--- What is required ---
Look for the line that has "[crowd-labeled camera trap]" in the material below; please repeat it and every line after it, exactly, up to and including the line that has "United States, site archbold_FL-07.", and nothing else.
·····
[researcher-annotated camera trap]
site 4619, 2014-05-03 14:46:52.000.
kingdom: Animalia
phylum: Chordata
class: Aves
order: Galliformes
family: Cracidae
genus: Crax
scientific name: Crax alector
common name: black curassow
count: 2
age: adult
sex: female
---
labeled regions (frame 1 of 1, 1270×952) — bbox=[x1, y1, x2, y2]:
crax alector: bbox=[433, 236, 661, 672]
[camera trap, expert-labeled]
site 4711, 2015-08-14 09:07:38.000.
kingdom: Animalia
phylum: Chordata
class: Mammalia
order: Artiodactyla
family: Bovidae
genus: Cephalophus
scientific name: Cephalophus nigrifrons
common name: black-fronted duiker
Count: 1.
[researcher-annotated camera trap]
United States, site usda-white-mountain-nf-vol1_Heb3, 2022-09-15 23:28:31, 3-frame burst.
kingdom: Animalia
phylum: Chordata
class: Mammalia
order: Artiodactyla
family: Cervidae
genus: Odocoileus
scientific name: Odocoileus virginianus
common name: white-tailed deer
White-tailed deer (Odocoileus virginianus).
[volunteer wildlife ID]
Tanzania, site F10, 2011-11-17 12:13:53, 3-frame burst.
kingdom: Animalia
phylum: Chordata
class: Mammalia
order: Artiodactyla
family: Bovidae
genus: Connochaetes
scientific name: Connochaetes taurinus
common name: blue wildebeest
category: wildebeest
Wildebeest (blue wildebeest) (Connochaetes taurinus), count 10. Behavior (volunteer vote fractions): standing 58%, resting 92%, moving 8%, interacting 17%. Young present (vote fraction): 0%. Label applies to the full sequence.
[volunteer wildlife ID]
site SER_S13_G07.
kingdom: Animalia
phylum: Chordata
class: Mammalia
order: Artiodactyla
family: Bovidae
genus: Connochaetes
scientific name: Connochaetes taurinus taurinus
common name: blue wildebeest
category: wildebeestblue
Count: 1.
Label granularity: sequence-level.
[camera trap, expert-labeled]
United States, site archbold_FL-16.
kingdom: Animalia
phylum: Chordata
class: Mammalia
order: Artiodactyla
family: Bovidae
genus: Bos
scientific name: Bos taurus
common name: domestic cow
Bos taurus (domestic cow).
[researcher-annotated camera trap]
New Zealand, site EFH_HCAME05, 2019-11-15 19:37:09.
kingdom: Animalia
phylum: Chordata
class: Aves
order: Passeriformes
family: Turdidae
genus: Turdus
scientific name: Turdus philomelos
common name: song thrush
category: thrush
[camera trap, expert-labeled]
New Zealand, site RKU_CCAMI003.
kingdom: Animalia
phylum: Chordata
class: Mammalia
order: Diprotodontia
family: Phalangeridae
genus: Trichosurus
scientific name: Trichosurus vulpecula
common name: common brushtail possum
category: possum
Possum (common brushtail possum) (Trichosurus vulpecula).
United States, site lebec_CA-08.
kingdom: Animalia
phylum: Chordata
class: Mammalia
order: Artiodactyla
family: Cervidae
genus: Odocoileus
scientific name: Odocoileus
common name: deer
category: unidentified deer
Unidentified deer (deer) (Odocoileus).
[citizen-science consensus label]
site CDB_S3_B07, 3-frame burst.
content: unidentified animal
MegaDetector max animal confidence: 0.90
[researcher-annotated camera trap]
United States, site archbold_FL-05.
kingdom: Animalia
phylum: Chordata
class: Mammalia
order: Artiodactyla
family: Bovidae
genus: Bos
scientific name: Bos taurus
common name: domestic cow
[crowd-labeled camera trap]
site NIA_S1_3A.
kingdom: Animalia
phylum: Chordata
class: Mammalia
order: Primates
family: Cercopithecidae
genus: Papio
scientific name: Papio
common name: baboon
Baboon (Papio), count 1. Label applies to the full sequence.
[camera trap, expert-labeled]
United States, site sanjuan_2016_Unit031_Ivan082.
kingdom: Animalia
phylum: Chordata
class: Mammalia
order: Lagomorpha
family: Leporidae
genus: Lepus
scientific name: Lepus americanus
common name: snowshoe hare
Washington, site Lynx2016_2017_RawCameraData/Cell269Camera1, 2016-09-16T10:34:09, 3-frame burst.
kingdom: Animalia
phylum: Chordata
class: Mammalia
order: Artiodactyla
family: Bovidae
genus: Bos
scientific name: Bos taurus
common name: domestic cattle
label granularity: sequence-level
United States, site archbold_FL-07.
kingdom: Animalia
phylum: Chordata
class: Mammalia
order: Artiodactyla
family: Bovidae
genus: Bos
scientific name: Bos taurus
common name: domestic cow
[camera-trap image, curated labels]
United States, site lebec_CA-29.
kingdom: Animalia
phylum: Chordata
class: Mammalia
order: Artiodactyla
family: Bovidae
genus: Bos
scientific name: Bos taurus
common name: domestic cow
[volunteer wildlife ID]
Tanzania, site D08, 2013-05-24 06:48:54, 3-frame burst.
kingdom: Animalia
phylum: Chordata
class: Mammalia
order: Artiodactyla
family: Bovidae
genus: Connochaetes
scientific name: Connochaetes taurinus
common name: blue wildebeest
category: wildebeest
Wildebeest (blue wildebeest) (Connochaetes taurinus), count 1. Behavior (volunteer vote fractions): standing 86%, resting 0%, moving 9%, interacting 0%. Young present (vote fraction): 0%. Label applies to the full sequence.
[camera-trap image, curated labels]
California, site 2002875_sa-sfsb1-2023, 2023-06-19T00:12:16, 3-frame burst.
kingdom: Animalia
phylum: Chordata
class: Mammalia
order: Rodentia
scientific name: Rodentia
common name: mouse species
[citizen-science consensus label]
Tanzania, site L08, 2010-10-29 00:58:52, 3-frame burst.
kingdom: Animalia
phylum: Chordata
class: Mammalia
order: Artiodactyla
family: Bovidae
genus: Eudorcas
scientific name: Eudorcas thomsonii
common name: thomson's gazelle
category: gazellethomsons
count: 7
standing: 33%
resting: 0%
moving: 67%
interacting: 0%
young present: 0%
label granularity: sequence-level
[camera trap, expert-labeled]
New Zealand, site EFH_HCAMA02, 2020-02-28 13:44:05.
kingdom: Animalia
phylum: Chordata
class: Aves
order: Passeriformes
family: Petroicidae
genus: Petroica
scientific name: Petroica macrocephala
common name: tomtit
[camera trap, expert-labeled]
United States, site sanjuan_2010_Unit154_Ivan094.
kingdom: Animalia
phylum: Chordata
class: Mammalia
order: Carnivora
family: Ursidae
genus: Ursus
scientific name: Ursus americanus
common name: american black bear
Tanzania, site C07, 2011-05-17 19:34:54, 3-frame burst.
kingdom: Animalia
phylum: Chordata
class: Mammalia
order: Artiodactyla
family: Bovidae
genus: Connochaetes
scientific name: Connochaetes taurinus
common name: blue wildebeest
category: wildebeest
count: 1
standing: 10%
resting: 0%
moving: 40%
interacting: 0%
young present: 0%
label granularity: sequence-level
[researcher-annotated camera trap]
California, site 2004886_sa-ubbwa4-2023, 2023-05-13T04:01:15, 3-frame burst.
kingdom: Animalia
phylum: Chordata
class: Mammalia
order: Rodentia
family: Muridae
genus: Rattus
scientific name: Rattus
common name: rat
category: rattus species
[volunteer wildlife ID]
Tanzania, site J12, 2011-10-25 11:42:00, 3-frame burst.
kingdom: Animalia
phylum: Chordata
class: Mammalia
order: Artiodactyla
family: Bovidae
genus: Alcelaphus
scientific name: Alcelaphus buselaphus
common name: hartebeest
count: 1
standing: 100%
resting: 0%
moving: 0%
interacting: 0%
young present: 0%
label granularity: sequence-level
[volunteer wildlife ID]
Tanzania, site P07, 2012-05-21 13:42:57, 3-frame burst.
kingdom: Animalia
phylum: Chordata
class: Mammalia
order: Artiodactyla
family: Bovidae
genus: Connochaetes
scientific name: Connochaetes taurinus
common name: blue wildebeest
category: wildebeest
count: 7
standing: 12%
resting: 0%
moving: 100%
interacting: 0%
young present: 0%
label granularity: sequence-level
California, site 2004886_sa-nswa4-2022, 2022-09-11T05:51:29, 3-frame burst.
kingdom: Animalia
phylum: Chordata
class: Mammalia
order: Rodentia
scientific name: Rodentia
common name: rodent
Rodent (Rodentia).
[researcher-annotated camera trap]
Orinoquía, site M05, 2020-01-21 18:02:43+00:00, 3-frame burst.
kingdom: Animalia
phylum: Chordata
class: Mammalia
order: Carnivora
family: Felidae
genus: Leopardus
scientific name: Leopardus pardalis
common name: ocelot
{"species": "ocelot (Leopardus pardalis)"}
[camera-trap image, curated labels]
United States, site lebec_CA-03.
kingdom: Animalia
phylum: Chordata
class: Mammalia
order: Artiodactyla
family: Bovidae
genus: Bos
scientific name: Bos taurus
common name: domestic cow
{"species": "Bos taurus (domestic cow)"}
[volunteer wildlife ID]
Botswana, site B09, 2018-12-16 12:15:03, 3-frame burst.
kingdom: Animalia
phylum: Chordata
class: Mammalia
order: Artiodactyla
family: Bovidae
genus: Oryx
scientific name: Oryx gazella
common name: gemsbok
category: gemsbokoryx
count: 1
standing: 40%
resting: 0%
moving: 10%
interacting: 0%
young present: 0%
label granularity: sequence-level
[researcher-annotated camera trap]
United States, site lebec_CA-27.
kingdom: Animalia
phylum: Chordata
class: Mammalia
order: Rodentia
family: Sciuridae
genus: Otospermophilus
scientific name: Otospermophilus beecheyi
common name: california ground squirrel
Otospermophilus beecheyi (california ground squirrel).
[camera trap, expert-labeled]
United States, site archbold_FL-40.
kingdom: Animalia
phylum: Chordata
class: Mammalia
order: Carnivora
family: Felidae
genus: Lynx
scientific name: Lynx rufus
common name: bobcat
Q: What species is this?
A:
·····
--- Reply ---
[crowd-labeled camera trap]
site NIA_S1_3A.
kingdom: Animalia
phylum: Chordata
class: Mammalia
order: Primates
family: Cercopithecidae
genus: Papio
scientific name: Papio
common name: baboon
Baboon (Papio), count 1. Label applies to the full sequence.
[camera trap, expert-labeled]
United States, site sanjuan_2016_Unit031_Ivan082.
kingdom: Animalia
phylum: Chordata
class: Mammalia
order: Lagomorpha
family: Leporidae
genus: Lepus
scientific name: Lepus americanus
common name: snowshoe hare
Washington, site Lynx2016_2017_RawCameraData/Cell269Camera1, 2016-09-16T10:34:09, 3-frame burst.
kingdom: Animalia
phylum: Chordata
class: Mammalia
order: Artiodactyla
family: Bovidae
genus: Bos
scientific name: Bos taurus
common name: domestic cattle
label granularity: sequence-level
United States, site archbold_FL-07.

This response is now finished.